Naturally, educators who do data science are positioned well to try to
teach others how to do data science. In addition, we expect readers of this book---many of whom will
also be involved in education---will be interested in teaching others about data science.
This chapter is organized around three topics:
1. The pedagogical principles this book is based upon
2. Strategies for teaching data science
3. General strategies related to teaching and learning
## The pedagogical principles this book is based upon
As the authors of a book about data science in education---and readers of books
that taught us about data science---we considered what would make it effective
for our readers when we set out to write it. The result of this process was a
pedagogical framework that consists of four principles: problem-based learning,
differentiation, building mental models, and working in the open. We consider each of these in turn.
### Problem-based learning
Problem-based learning (PBL) is a method of instruction that asks learners
to apply their skills and knowledge to solve a real-world challenge.
We applied this principle to the design of this book by including
walkthroughs for common data science and education questions.
This is especially important in data science because we do not
have all of the right answers in this text. Moreover, there is not one right
statistical model or algorithm, technique to write code, or piece of software and
set of tools to utilize.
Thus, the text features walkthroughs that reflect the types of challenges that
educational data scientists may encounter in the course of their work. All of
the data (as well as the code) is available, and readers may choose to
approach the analysis of the data used in each walkthrough differently.
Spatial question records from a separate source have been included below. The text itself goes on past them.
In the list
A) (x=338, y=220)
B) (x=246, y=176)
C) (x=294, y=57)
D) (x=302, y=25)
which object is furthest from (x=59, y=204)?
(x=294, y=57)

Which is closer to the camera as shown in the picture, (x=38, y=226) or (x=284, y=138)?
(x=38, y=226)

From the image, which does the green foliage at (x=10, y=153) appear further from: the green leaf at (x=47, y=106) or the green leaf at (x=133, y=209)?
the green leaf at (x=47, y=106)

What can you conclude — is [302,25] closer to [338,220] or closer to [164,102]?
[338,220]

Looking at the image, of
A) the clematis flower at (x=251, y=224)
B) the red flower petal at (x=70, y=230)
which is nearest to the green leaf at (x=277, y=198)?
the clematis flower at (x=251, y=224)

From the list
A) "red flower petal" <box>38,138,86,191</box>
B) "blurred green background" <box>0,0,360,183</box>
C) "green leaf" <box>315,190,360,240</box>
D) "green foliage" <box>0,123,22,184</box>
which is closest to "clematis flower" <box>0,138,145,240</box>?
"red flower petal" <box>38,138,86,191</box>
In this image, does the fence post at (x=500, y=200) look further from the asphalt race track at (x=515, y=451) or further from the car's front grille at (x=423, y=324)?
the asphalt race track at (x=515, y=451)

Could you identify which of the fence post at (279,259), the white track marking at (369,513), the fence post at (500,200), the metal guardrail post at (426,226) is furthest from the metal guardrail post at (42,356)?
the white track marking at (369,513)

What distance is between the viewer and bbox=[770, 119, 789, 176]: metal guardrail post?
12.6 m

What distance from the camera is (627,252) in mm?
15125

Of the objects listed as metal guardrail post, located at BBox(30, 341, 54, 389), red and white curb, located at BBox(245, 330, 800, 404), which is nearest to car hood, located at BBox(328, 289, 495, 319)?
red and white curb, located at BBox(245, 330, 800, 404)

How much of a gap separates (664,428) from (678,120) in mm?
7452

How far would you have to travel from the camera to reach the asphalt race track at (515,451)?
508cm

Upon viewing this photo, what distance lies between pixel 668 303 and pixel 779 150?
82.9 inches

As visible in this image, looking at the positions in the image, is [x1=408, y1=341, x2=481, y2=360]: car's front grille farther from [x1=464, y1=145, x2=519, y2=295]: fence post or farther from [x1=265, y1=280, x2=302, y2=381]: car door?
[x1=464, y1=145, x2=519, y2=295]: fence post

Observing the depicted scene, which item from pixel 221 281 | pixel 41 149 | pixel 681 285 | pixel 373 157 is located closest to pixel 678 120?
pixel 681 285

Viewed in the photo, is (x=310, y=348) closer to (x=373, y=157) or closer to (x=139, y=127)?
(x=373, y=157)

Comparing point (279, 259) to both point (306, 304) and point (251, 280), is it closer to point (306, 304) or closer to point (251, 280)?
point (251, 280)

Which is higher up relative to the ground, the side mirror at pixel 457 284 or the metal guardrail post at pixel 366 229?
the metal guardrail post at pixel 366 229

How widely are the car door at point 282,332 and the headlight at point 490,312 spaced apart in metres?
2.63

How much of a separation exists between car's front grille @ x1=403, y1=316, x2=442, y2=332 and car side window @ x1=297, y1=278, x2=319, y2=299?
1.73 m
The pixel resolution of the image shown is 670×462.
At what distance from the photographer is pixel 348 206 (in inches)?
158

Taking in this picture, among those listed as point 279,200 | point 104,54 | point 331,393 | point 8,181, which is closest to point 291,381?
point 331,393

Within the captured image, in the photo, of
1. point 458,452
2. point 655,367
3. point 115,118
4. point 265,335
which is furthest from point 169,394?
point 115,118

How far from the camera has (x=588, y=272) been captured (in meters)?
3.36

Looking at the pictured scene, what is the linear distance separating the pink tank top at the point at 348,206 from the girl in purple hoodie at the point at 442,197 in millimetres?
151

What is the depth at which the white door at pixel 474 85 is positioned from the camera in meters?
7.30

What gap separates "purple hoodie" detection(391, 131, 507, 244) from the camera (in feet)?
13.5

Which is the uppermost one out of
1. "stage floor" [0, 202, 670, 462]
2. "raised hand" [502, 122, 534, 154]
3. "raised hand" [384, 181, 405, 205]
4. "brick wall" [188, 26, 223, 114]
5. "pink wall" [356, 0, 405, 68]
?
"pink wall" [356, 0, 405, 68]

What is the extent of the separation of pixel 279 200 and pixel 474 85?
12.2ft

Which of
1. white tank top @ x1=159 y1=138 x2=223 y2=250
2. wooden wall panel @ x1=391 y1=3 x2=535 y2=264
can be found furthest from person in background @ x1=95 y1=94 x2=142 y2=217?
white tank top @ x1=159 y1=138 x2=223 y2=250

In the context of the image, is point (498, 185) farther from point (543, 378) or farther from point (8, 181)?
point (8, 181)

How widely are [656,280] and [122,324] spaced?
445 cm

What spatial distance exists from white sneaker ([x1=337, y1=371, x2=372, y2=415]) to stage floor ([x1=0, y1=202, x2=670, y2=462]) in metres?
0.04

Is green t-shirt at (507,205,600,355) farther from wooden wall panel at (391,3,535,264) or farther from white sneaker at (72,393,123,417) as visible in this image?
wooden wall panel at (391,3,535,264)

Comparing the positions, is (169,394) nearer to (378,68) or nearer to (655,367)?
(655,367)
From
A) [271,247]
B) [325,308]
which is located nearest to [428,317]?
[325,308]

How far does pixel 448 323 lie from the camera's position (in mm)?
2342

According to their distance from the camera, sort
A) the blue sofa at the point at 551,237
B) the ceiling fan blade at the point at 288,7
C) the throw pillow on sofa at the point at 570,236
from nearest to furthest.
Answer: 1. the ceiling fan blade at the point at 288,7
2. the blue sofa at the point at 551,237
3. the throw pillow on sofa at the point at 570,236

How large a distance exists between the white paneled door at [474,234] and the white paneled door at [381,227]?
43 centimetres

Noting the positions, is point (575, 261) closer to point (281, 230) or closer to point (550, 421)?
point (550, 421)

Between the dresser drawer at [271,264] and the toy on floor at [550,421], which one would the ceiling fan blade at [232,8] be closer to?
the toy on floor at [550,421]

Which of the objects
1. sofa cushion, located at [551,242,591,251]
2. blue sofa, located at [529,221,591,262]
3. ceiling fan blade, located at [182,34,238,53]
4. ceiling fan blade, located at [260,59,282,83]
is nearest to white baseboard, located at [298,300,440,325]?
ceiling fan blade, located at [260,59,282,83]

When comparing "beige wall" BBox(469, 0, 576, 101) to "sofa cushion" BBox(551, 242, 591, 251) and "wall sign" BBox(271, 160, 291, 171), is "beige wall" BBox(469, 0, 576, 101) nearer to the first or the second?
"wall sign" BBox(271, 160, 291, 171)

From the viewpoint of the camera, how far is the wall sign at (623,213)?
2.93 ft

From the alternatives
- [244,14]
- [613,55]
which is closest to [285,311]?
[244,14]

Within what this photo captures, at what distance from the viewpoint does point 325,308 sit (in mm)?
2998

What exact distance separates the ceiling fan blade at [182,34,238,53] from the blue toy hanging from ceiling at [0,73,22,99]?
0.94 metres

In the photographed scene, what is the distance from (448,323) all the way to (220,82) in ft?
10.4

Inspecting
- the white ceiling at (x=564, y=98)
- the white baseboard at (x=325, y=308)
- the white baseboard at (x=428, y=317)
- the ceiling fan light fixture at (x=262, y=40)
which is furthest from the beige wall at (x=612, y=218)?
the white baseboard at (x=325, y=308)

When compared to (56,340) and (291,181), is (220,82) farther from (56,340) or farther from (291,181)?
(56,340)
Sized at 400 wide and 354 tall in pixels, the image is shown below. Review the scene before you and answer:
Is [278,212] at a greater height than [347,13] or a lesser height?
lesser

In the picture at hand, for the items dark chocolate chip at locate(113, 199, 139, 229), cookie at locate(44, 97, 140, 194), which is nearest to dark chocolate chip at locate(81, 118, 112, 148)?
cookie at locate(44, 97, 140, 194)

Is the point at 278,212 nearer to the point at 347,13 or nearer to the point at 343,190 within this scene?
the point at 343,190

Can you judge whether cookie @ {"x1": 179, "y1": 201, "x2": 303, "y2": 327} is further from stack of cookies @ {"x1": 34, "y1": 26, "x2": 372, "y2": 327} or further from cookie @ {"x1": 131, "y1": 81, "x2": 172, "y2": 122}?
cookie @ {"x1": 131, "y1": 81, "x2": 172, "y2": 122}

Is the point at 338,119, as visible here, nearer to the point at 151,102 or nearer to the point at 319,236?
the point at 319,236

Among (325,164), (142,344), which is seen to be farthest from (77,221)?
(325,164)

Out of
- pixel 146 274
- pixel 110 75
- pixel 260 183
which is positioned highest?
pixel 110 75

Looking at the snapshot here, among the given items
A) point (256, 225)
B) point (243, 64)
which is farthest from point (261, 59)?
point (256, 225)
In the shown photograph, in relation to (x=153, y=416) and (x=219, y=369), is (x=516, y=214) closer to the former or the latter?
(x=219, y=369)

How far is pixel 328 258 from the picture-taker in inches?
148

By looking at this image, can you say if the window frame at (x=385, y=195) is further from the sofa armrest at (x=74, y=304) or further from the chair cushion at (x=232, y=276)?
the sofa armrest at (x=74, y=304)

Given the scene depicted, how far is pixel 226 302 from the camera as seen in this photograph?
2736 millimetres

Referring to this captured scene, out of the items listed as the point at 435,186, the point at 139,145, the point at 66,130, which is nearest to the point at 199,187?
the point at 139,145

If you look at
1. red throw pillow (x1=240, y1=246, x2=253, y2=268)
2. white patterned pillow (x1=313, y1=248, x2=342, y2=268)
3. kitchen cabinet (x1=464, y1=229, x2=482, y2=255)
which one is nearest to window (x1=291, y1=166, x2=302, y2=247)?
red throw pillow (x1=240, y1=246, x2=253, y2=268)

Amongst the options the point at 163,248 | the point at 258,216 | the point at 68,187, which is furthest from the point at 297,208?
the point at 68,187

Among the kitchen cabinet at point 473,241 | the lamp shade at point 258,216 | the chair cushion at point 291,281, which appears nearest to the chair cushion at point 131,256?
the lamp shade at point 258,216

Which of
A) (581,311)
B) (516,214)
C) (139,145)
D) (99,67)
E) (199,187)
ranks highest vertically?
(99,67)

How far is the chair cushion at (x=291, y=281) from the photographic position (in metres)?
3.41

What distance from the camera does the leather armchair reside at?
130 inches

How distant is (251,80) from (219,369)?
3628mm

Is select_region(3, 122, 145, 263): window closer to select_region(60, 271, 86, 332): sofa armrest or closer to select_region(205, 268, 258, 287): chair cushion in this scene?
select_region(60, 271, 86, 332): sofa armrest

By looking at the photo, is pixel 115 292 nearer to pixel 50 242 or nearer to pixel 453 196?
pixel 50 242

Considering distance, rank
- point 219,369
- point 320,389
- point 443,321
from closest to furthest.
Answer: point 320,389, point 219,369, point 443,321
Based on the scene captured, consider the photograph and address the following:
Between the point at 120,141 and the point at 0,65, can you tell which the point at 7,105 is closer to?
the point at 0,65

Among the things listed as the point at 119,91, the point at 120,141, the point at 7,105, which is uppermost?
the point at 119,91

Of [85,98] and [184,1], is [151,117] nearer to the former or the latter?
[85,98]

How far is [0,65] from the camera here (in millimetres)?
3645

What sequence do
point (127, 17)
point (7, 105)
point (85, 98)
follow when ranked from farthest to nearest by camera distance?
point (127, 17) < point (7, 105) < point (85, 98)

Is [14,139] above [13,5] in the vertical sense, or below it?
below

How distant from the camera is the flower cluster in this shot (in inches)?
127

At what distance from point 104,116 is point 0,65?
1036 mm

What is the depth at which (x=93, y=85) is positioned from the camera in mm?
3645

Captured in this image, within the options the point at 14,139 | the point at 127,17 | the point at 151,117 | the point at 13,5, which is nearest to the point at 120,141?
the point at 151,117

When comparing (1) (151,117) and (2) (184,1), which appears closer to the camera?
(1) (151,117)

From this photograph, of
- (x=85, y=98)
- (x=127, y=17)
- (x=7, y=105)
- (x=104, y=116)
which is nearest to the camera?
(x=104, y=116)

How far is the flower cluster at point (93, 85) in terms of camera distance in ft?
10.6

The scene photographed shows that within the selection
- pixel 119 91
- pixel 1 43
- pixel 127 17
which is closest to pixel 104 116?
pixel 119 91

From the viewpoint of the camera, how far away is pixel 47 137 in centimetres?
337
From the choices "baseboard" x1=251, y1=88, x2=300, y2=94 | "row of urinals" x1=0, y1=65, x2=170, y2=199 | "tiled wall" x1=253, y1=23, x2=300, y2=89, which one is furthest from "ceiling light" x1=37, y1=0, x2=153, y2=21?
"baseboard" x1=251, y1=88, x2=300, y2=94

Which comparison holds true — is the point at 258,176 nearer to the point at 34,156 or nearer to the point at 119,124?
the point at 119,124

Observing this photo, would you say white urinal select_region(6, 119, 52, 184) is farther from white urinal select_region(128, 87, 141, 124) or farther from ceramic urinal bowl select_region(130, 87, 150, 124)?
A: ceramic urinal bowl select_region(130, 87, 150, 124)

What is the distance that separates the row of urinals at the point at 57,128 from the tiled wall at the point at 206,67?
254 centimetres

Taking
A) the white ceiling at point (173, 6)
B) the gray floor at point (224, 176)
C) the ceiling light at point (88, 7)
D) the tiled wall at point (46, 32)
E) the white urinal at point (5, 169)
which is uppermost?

Moreover, the walkthroughs are structured in such a way that readers return to
some of the analytic challenges, but with different aims, over the course of the
book: [Walkthrough 1/Chapter 7](#c07), [Walkthrough 7/Chapter 13](#c13), and
[Walkthrough 8/Chapter 14](#c14) all use the same dataset on online science
learning, but Walkthrough 7 expands Walkthrough 1 by its focus on modeling the
effects of courses, and Walkthrough 8 takes a *predictive*, rather than
explanatory, goal, through the use of machine learning. Other challenges, such
as processing and preparing data, are introduced in the first walkthrough and---reflective of their importance and ubiquity---returned to in each of the subsequent
chapters.
### Differentiation
Differentiation is a method for providing multiple pathways for learners to
engage with, understand, and ultimately apply new content and new skills. To
differentiate this text, we first created personas of the common groups of readers
we expected to read this book (see @wilson2009 for an example of this
approach).
The objective was to write in a way that helped readers see themselves in the scenarios.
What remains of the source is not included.